### Selected text
— begin —
There’s so much stuff I want to write about that I feel like something’s bottling in my chest, wanting to burst out. But I’m also feeling desultory and lazy. It’s Memorial Day weekend, and I should be lying on the beach with a sugary drink, feeling bad about my body. Not sitting in front of Caleb’s computer, eating baby carrots like a fucking anorexic, writing on this stupid fucking blog. But I went to the beach for fucking 20 minutes today. And if I were concerned with being like everyone else—which I am—the picture above would be enough proof that I did something just as good as you, with your BBQs, and your baseball games, and your beautiful fun fucking American long weekend times.

I’ve become pretty obsessed with Iran this past week. I mean, I was always kind of obsessed with Iran, because it seems so foreign and Persian. And people there make a lot of good movies that make it seem kind of glamorously oppressive. The kind of place where you could have no original ideas, but in expressing difference, come off as a real fucking rebel.
— end —
### A block of data
— begin —
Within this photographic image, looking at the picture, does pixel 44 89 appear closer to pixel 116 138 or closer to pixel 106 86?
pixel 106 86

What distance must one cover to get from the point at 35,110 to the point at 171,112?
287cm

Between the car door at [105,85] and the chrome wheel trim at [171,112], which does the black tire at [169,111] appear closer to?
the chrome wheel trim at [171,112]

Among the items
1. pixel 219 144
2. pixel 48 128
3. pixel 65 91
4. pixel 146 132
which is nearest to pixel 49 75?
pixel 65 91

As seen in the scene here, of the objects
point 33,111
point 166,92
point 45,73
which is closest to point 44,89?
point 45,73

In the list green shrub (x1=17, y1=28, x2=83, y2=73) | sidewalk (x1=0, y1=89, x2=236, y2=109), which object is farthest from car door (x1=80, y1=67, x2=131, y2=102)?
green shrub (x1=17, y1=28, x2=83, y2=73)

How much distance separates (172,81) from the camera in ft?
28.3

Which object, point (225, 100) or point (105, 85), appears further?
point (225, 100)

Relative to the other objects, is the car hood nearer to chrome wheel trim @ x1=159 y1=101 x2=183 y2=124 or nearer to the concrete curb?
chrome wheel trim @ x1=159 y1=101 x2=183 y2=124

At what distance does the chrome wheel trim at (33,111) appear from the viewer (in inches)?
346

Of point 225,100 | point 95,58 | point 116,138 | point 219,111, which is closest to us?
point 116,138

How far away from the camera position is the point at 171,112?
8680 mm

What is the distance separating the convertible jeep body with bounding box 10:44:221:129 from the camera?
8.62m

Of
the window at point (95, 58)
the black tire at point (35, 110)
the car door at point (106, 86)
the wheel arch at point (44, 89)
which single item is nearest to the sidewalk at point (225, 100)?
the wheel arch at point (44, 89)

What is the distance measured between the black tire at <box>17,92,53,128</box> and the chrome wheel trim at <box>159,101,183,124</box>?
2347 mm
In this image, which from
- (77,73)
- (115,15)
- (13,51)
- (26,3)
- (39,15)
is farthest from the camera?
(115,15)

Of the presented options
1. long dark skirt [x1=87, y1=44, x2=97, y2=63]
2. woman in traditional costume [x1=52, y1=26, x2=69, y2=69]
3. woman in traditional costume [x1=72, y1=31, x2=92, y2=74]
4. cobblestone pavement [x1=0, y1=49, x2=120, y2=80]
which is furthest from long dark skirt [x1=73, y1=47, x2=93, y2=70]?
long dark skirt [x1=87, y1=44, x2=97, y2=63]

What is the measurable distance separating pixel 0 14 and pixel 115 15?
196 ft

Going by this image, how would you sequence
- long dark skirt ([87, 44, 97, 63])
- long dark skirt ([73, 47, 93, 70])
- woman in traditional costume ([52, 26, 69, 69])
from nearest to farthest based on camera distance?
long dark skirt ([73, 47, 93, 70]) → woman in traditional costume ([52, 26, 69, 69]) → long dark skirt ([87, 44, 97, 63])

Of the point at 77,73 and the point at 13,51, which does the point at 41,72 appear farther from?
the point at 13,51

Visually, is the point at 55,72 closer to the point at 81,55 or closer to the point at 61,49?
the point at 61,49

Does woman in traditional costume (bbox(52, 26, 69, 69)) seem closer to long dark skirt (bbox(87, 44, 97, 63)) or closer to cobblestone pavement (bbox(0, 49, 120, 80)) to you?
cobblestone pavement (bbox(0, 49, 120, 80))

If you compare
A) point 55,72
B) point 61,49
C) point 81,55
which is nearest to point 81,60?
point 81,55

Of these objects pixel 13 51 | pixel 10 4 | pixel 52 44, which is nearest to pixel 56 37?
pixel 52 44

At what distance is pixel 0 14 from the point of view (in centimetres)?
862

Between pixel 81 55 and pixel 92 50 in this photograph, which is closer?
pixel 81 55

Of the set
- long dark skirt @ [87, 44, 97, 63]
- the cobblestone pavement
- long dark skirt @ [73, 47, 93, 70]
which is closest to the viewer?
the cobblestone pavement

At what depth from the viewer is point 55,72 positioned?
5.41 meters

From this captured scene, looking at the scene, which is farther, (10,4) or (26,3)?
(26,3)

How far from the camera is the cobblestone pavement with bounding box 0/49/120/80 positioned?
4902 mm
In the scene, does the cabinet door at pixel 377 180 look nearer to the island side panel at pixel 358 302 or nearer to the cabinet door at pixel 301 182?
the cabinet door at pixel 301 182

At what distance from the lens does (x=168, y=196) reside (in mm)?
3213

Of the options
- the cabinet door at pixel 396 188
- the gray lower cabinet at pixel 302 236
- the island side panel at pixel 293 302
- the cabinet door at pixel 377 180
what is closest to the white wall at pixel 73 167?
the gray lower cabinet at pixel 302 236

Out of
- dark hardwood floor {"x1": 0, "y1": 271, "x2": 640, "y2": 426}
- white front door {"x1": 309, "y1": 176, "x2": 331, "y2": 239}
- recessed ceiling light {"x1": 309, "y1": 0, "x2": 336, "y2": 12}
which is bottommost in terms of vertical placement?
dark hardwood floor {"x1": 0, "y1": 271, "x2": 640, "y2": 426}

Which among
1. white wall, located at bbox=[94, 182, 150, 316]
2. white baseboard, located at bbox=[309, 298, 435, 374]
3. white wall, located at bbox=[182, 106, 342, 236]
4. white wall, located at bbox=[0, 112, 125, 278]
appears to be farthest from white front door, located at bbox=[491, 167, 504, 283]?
— end —
### Directions
Copy out the full blog post word for word. Work from the blog post alone.

### Worked solution
There’s so much stuff I want to write about that I feel like something’s bottling in my chest, wanting to burst out. But I’m also feeling desultory and lazy. It’s Memorial Day weekend, and I should be lying on the beach with a sugary drink, feeling bad about my body. Not sitting in front of Caleb’s computer, eating baby carrots like a fucking anorexic, writing on this stupid fucking blog. But I went to the beach for fucking 20 minutes today. And if I were concerned with being like everyone else—which I am—the picture above would be enough proof that I did something just as good as you, with your BBQs, and your baseball games, and your beautiful fun fucking American long weekend times.

I’ve become pretty obsessed with Iran this past week. I mean, I was always kind of obsessed with Iran, because it seems so foreign and Persian. And people there make a lot of good movies that make it seem kind of glamorously oppressive. The kind of place where you could have no original ideas, but in expressing difference, come off as a real fucking rebel.